In his excellent book about the first three years of the
Iraq War, “Fiasco” (The Penguin Press, 2006) Thomas E. Ricks postulates four
scenarios about where that war could go after 2006. In the best case scenario, the author cites
the example of the Philippines where the insurgency following the Spanish American
war was successfully put down after three years, but it then required the
presence of US troops until after the Second World War, a period of 47
years. The middling scenario uses the
example of France in Algeria and Israel in Lebanon, both of which ended in success
for the insurgents but unsatisfactorily for the occupying country. In his worse scenario, the author (remember
this was written in 2006) postulates civil war, partition and even regional war
in and around Iraq. What we are seeing
now is the “worse” scenario with what amounts to a civil war encompassing two
countries in the region, Iraq and Syria.
Oh, by the way, the fourth scenario was called the nightmare scenario
and involved nuclear, biological and chemical warfare.
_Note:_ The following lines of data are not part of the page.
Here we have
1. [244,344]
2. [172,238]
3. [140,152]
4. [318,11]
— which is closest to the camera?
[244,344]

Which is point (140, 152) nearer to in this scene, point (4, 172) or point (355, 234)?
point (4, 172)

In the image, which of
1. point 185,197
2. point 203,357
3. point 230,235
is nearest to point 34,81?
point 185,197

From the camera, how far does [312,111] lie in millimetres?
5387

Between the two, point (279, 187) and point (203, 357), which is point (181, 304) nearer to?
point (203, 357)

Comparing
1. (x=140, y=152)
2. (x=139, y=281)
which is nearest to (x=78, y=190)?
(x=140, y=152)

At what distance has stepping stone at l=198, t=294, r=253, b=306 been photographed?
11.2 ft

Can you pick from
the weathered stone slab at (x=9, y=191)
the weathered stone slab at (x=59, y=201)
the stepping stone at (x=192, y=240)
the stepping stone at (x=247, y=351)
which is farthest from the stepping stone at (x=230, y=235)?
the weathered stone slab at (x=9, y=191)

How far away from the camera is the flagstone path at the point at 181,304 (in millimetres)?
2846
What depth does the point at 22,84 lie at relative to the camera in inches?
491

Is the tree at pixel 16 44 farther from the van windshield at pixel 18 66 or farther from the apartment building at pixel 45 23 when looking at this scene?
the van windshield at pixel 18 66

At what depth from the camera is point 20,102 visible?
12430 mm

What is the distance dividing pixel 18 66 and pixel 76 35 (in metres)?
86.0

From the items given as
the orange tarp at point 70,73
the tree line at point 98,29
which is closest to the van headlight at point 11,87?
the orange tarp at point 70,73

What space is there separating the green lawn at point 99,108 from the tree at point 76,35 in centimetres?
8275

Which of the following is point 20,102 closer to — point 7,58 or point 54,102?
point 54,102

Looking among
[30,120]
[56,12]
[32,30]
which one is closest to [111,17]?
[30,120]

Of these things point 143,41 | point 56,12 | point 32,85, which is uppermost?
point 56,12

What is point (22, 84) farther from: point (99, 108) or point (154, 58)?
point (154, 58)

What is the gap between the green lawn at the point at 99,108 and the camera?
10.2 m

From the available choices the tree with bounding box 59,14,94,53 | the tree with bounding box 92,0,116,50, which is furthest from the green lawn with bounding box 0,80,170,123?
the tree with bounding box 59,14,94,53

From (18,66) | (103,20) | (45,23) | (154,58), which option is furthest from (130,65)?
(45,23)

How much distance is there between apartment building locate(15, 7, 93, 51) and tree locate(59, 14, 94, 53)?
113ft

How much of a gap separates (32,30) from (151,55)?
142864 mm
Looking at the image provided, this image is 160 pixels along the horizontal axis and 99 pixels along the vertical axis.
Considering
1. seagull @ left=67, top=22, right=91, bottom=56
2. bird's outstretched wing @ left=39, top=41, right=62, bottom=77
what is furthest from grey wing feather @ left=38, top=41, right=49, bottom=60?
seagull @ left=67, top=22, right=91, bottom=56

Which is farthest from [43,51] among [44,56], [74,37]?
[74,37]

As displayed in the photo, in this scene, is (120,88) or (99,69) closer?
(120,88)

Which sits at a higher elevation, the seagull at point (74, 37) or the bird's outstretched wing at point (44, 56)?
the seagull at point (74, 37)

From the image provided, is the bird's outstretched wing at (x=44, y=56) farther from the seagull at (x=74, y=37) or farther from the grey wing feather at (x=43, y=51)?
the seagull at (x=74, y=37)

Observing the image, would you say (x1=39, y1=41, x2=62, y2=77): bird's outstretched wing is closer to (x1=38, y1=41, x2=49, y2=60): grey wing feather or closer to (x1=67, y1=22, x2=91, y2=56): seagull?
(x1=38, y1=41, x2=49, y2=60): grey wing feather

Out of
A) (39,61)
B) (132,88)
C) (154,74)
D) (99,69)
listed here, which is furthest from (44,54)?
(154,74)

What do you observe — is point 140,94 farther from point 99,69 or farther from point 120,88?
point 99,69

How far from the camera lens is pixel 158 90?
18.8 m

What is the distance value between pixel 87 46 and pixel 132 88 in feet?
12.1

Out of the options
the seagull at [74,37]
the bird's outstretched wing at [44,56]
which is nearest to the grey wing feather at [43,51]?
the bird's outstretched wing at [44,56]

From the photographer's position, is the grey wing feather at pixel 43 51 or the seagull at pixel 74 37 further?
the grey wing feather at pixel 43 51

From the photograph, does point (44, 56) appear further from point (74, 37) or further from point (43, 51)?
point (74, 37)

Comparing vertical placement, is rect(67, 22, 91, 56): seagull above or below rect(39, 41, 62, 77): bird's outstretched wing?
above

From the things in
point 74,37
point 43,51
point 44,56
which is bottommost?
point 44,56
The idea that the west can somehow impose western style
liberal democracy on the Middle East must be considered the height or
arrogance. Recent history must show even
the most optimistic that that region is just not ready for it. It took Western Europe hundreds of years to
come to grips with its linguistic, ethnic and religious difference, and to then
learn how to manage it all through democracies.
The US seems to think it is easy because it was handed democracy on a
silver platter by the writings and examples of the British. According to them, everyone should just be
able to write a constitution at a convention and jump right into a functioning
democracy. It is hard to overcome the
hundreds of years of autocratic governments and colonial powers that have ruled
the Middle Eastern countries throughout their histories. It will take time and will, but it must be
instigated and embraced by the people themselves, not be outside powers. That is the tragedy of the Middle East. It is a region looking desperately for its
own path, and all the while it is being attacked, invaded and interfered with
by outsiders who just do not understand the area and its history.
I don’t know what the final answer to the Middle East’s
problems is, but I’m almost positive it does not involve the “conventional” war
approach that the west, including Canada, has embarked upon.